Assim, é de todo conveniente
utilizar a expressão
"carreiras jurídicas da
Advocacia-Geral da União"
envolvendo os advogados da União,
os procuradores da Fazenda
Nacional e os procuradores
Federais.
Convém
destacar que o discurso da Lei
10.480, de 2002,
particularmente o seu artigo 9º,
deve ser tomado com o devido
cuidado e de forma sistêmica.
Não guarda nenhuma lógica ou
sentido a existência de um órgão
(a PGF) despersonalizado e
vinculado, portanto,
estruturalmente alheio, à
Advocacia-Geral da União.
Notadamente, quando esse órgão
não integra a presidência da
República ou algum dos ministérios.
Assim, a leitura racional do
comando legal, segundo os cânones
da ordem constitucional
brasileira, impõe a conclusão
de que a PGF integra, compõe
ou faz parte da
Advocacia-Geral da União,
assim como a
Procuradoria-Geral da União e
a Consultoria-Geral da União.
Nesse
sentido, observe-se que as últimas
leis orçamentárias da União
não contemplam orçamentos
separados para a AGU e para a
PGF. As dotações orçamentárias
para o funcionamento da PGF
estão inseridas no âmbito da
AGU. Infelizmente, alguns
setores da Advocacia Pública
Federal alimentam um triste e
descabido tratamento
preconceituoso para com os
valorosos procuradores
federais. Trata-se de
preconceito por preconceito.
Uma postura que claramente não
colabora para o aprimoramento
e o fortalecimento da
Advocacia Pública Federal.
NOTAS
1
Artigo 131. A Advocacia-Geral
da União é a instituição
que, diretamente ou por meio
de órgão vinculado,
representa a União, judicial
e extrajudicialmente,
cabendo-lhe, nos termos da lei
complementar que dispuser
sobre sua organização e
funcionamento, as atividades
de consultoria e
assessoramento jurídico do
Poder Executivo".
²
"§2º — O ingresso nas
classes iniciais das carreiras
da instituição de que trata
este artigo far-se-á mediante
concurso público de provas e
títulos".
3
"II — a investidura em
cargo ou emprego público
depende de aprovação prévia
em concurso público de provas
ou de provas e títulos, de
acordo com a natureza e a
complexidade do cargo ou
emprego, na forma prevista em
lei, ressalvadas as nomeações
para cargo em comissão
declarado em lei de livre
nomeação e exoneração;
(redação dada pela Emenda
Constitucional 19, de
1998)".
4
"Analisando a concepção
de agentes públicos adotada
pela Constituição de 1988,
Moreira Neto (1991, p. 245)
aduz que os agentes que
exercem as funções
essenciais à Justiça (dentre
os quais se incluem os membros
da Advocacia-Geral da União)
são verdadeiros 'agentes políticos'.

Exercícios:
a) Reescreva a parte do trecho sobre a Advocacia-Geral da União que começa nas palavras com "envolvendo os advogados" e vai até "de forma sistêmica.", trocando "cuidado" por "zelo".
b) No trecho sobre a Advocacia-Geral da União, quais carreiras a expressão "carreiras jurídicas da Advocacia-Geral da União" envolve?
As linhas do extrato de dados não servem para nada aqui.

Extrato de dados:
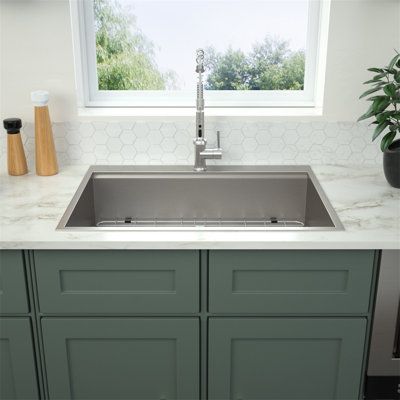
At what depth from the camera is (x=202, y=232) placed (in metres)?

Respostas:
a)
envolvendo os advogados da União,
os procuradores da Fazenda
Nacional e os procuradores
Federais.
Convém
destacar que o discurso da Lei
10.480, de 2002,
particularmente o seu artigo 9º,
deve ser tomado com o devido
zelo e de forma sistêmica.

b)
- advogados da União
- procuradores da Fazenda Nacional
- procuradores Federais